‘Nothing more soothing than the purring of a cat’: Feline friends help make Harbourview Lodge Continuing Care Centre home

Kimchi gives Harbourview Lodge resident Bernie Zwicker some kitty cuddles.
Kimchi gives Harbourview Lodge resident Bernie Zwicker some kitty cuddles.

Meet Kimchi, the newest feline resident at Harbourview Lodge Continuing Care Centre in Sheet Harbour.

Residents and staff alike delight at the sight of her scampering about the hallways, the sound of her calming purr, and her endearing habit of curling up on people’s laps.

She is joined by two other cats at the centre, Smokey and Tom-Cat. Since Harbourview Lodge (formerly Duncan MacMillan Nursing Home) first opened in 1983, they valued creating a home setting for residents, and accordingly, let incoming residents bring their cats with them.
 
On occasion, cats are adopted after a resident has moved into the centre. Kimchi was thoughtfully selected from the SPCA by the family of Bernie Zwicker. Zwicker has lived with pets for years and finds cats to be a source of joy.

“Coming to a nursing home or care facility does not mean that your life has ended. It means your surroundings have changed, but the way you want to live your life should be as close to that as we can possibly make it,” Harbourview Lodge clinical supervisor Cathy Logan said.

Each cat is thoroughly screened for a gentle demeanor, must be spayed or neutered, and is treated by a vet before being welcomed into the centre.

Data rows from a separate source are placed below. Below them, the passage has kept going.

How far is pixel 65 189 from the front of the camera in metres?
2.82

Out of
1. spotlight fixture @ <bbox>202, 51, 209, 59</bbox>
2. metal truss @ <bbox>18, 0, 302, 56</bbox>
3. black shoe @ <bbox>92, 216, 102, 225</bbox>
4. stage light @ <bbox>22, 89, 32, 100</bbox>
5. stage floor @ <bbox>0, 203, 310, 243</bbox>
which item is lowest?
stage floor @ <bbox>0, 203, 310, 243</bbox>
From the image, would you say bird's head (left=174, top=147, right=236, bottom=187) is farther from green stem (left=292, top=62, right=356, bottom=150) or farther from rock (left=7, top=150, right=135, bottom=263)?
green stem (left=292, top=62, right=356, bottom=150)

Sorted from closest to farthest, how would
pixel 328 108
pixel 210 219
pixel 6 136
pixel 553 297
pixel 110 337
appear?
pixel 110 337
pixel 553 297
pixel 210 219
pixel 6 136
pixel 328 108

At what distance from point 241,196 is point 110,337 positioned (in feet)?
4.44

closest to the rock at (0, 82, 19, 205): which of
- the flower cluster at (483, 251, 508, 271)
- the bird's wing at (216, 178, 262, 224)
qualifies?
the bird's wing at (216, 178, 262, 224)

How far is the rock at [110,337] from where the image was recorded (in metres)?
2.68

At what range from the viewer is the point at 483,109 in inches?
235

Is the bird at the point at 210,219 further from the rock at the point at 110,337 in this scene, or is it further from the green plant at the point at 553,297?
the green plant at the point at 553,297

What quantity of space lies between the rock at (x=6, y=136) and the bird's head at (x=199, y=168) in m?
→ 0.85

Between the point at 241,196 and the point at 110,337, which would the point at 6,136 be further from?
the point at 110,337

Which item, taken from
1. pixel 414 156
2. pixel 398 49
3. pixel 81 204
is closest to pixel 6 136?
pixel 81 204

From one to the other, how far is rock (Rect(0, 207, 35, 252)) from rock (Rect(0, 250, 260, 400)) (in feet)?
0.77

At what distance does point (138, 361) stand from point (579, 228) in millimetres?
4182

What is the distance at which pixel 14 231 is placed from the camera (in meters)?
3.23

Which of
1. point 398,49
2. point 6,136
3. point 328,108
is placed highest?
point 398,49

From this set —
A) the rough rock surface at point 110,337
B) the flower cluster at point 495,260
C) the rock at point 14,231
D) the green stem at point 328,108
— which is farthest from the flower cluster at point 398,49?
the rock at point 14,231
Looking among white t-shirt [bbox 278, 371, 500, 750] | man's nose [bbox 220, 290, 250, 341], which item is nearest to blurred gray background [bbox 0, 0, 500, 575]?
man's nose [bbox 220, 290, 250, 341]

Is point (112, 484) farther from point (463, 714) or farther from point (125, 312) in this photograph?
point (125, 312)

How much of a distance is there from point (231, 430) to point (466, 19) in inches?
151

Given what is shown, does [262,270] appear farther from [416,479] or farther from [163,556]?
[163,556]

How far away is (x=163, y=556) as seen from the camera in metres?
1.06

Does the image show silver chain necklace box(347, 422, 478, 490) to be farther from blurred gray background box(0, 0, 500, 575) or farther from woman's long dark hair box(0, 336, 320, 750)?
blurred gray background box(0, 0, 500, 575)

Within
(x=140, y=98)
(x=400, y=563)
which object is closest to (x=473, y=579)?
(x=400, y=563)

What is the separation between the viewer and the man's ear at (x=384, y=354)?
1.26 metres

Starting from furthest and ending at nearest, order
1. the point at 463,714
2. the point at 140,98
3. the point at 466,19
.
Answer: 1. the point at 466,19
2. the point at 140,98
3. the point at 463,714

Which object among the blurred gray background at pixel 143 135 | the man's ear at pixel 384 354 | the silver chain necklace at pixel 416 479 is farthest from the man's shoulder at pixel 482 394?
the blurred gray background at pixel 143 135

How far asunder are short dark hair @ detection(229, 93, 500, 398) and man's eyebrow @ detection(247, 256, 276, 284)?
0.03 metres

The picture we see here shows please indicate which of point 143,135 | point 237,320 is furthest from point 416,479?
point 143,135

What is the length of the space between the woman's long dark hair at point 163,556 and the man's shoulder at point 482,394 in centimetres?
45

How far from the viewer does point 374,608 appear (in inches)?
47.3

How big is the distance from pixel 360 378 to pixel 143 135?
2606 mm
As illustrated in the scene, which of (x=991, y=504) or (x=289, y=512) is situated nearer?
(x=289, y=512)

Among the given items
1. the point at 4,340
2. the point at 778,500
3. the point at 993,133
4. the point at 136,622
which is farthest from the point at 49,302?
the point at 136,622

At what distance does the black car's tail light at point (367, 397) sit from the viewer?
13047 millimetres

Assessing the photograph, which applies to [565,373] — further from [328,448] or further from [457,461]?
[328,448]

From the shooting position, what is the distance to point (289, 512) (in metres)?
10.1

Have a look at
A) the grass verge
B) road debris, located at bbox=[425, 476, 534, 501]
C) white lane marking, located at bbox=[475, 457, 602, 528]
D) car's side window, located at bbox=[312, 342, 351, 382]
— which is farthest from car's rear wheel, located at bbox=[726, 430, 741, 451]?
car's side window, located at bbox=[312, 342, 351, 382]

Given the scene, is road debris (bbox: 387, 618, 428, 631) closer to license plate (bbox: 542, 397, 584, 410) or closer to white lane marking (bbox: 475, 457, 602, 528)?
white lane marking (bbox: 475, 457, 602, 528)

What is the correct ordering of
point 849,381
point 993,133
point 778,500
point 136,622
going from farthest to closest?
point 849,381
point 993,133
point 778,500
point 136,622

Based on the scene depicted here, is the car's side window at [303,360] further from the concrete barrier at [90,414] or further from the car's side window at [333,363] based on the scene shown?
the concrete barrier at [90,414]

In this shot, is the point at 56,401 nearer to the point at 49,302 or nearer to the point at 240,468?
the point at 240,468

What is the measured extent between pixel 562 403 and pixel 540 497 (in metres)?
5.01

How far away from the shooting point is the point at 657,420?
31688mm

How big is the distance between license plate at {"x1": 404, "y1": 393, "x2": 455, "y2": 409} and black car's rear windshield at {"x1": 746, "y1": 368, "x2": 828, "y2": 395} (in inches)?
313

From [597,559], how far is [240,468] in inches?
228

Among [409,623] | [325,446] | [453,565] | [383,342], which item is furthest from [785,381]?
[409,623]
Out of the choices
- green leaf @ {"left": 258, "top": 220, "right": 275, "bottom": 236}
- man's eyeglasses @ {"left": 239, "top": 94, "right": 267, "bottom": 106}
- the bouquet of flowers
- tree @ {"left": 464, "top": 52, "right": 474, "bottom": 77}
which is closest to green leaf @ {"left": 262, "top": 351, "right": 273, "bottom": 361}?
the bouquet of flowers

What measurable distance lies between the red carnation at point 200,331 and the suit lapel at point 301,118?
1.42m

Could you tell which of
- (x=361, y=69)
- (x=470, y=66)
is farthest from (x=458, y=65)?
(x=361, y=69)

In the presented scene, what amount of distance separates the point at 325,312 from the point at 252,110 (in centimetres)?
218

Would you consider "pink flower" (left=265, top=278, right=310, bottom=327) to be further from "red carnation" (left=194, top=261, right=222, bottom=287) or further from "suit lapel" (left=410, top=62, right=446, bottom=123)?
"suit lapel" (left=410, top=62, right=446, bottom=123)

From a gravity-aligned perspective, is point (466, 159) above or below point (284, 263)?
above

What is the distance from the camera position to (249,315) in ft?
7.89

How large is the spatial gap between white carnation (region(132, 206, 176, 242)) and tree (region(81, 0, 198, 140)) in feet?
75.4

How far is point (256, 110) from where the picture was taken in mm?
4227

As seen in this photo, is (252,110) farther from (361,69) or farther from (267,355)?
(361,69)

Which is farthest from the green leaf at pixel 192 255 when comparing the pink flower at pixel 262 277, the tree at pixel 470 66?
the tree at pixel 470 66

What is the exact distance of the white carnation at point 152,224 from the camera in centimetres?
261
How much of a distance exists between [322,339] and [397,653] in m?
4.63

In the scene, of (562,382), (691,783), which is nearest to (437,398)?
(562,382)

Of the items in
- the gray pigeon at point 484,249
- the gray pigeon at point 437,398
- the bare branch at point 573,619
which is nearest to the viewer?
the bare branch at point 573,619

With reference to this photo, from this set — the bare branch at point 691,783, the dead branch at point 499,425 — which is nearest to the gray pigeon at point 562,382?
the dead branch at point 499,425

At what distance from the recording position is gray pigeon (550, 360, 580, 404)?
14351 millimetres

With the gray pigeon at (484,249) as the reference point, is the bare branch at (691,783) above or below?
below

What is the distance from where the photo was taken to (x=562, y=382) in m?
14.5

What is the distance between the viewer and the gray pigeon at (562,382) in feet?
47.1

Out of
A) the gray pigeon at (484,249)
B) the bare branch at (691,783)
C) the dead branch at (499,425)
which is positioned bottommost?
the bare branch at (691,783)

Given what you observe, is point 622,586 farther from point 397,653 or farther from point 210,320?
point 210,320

These precautions are in accordance with a detailed companion animal policy, developed in part by Ed Empringham, a retired veterinary surgeon on the Board of Directors for Harbourview Lodge.

There is a cat-free zone for those allergic to or wary of cats.

Harbourview Lodge ascribes to the Eden Alternative philosophy, which aims to “create an environment that reduces feelings of loneliness, helplessness and boredom experienced by many elders living in care homes.” The antidote to boredom, according to the philosophy, is a life in which spontaneous and unpredictable happenings take place on a daily basis.

“They’re fun to watch, with their antics. Residents make sure the cats have things to play with. I mean, even if it’s a balled-up piece of paper, the cats will chase that and everybody laughs!” Logan said.

One of the well-being domains in the Eden Alternative philosophy is connectedness. A strong, loving connection is formed between the cats, staff, residents and their families.

Several years ago, a beloved Angora cat named Muffy was buried on the premises with a memorial plaque. Staff and residents attended her November funeral service.

Cat toys and treats are regularly brought in by families, even after their loved one is no longer living at the centre. Over time, there have been some stand-out cats, including a black cat who could sense when a resident was dying and stayed glued to their bedside until they passed.

“Cats bring a sense of comfort and help residents settle in, in a way that none of the rest of us can,” Logan said. “There’s nothing more soothing than the purring of a cat.”